Re: [gridengine users] Resource Reservation logging

Reuti Mon, 07 Oct 2013 07:15:21 -0700

Am 07.10.2013 um 16:09 schrieb Txema Heredia:

> El 07/10/13 16:00, Reuti escribió:
>> Am 07.10.2013 um 15:59 schrieb Txema Heredia:
>> 
>>> El 07/10/13 14:58, Reuti escribió:
>>>> Hi,
>>>> 
>>>> Am 07.10.2013 um 13:15 schrieb Txema Heredia:
>>>> 
>>>>> The problem is that, right now, the mandatory usage of h_rt is not an 
>>>>> option. So we need to work considering that all jobs will last to 
>>>>> infinity and beyond.
>>>>> 
>>>>> Right now, the scheduler configuration is:
>>>>> max_reservation 50
>>>>> default_duration 24:00:00
>>>>> 
>>>>> During the weekend, most of the parallel ( and -R y) jobs started 
>>>>> running, but now there is something fishy in my queues:
>>>>> 
>>>>> The first 3 jobs in my waiting queue belong to user1. All 3 jobs request 
>>>>> -pe mpich_round 12, -R y and -l h_vmem=4G (h_vmem is set to consumable = 
>>>>> YES, not JOB).
>>>> Which amount of memory did you specify in the exechost definition, i.e. 
>>>> what's in the machine physically?
>>>> 
>>>> -- Reuti
>>> 26 nodes have 96GB of ram.
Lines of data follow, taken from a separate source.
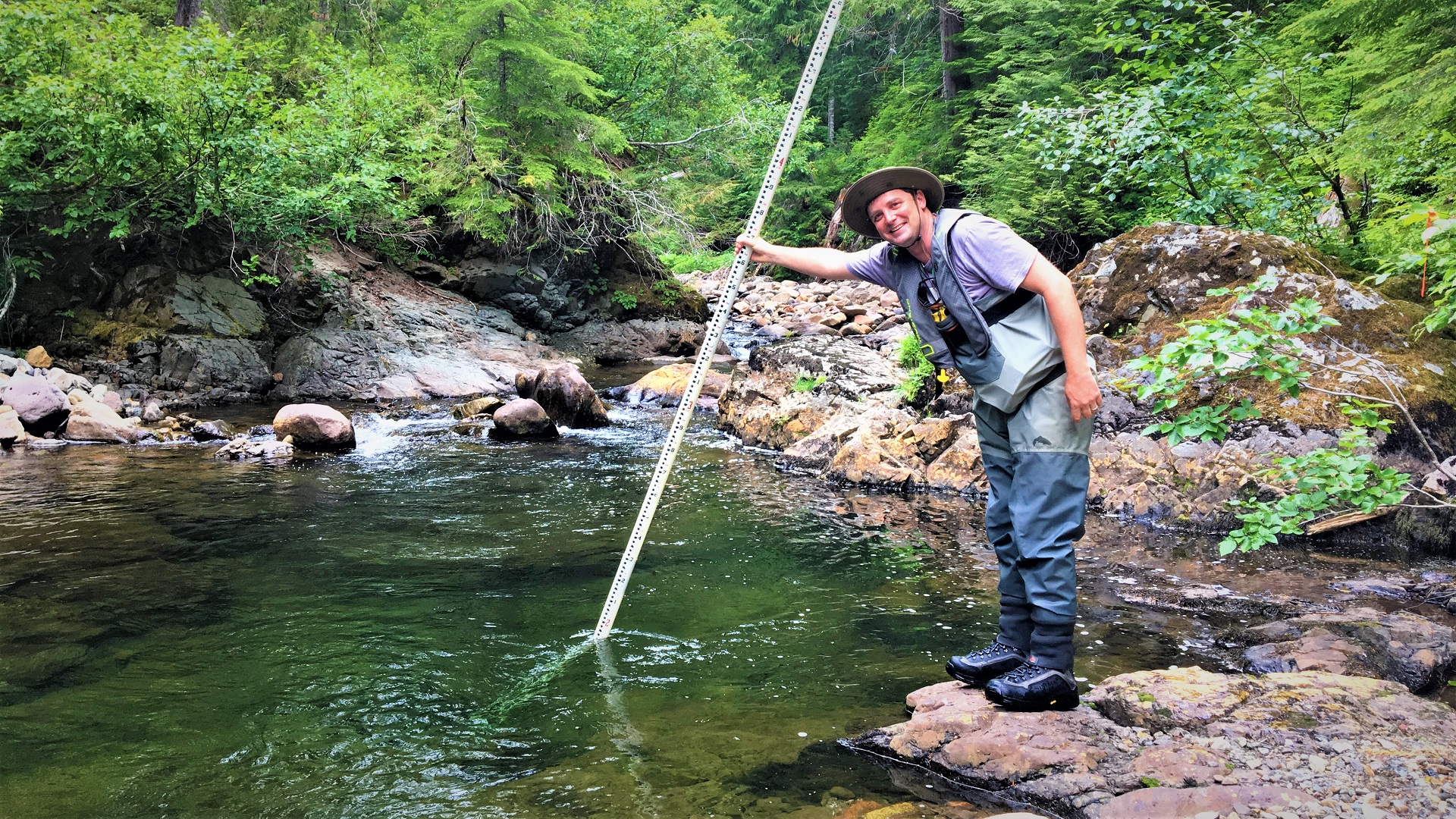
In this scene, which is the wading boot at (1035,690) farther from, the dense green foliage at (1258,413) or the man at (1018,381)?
the dense green foliage at (1258,413)

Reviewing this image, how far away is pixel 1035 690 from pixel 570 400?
9899mm

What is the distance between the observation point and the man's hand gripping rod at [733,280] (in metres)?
3.45

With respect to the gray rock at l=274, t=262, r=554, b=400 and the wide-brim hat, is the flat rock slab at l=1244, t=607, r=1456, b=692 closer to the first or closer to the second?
the wide-brim hat

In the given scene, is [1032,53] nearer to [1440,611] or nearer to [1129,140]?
[1129,140]

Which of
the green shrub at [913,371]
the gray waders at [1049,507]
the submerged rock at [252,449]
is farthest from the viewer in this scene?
the green shrub at [913,371]

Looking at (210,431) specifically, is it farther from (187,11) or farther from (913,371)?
(187,11)

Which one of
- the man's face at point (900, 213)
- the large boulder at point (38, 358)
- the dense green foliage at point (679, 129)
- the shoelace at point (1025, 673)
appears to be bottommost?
the shoelace at point (1025, 673)

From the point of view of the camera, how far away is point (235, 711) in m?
3.60

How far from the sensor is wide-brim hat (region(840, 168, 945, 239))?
310 cm

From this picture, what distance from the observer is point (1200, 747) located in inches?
109

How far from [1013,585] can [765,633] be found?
1.69m

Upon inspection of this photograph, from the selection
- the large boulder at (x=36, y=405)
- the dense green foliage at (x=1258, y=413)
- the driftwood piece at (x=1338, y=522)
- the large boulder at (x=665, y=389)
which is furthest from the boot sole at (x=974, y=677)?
the large boulder at (x=36, y=405)

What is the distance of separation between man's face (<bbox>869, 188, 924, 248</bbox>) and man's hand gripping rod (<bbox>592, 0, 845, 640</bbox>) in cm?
40

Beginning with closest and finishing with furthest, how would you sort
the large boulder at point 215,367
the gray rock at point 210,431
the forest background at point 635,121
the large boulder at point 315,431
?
1. the forest background at point 635,121
2. the large boulder at point 315,431
3. the gray rock at point 210,431
4. the large boulder at point 215,367
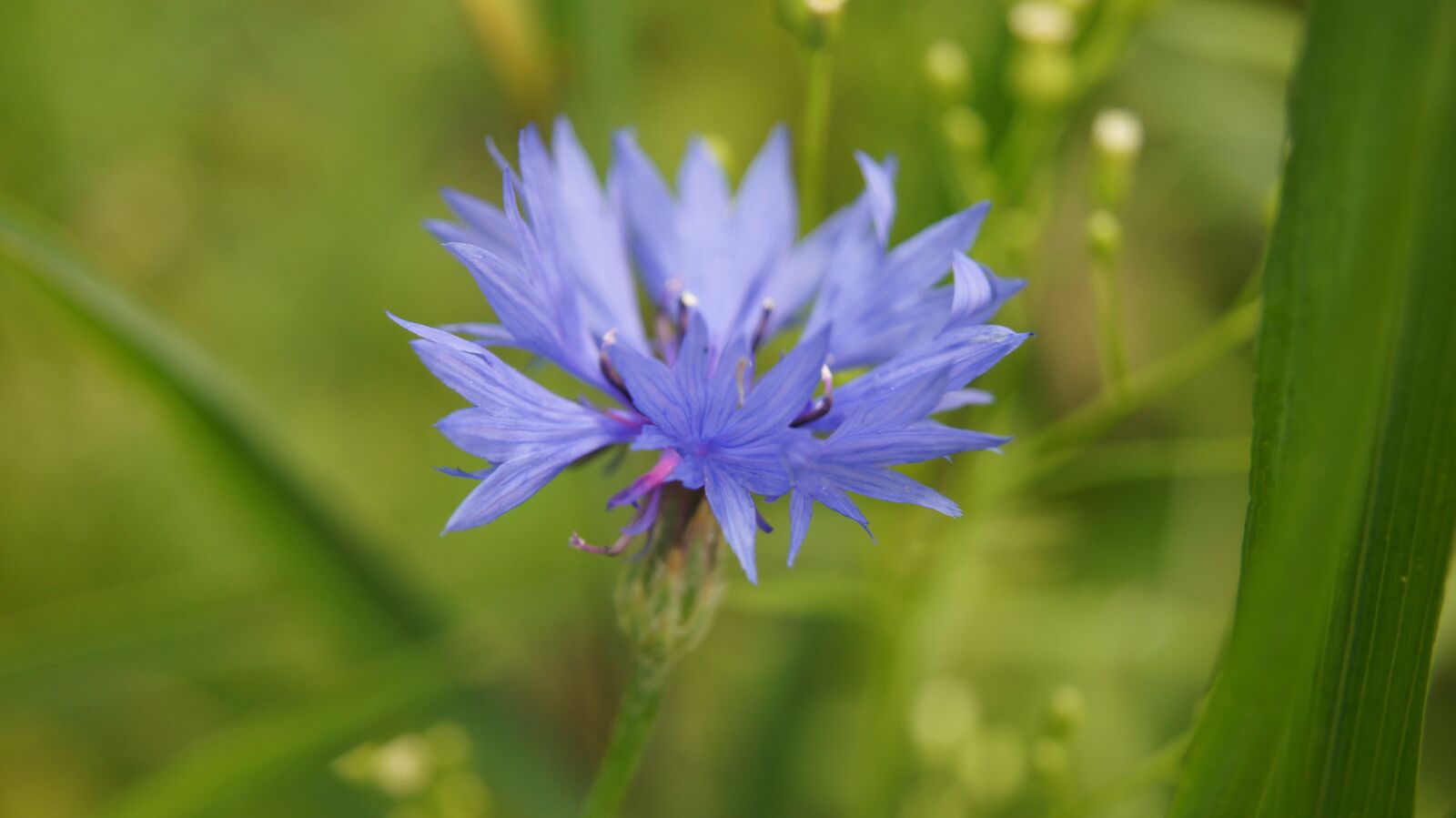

One node has 48GB.
>> And you defined it on an exechost level under "complex_values"? - Reuti
> 
> Yes, on all nodes.
> # qconf -se c0-0 | grep h_vmem
> complex_values        local_disk=400G,slots=12,h_vmem=96G


Good, what is the defintion of the requested PE - any special "allocation_rule"?


> PS: I've been told that there are some problems with local_disk, but 
> currently no job is making use of it

It may be a custom load sensor, it's nothing SGE provides by default.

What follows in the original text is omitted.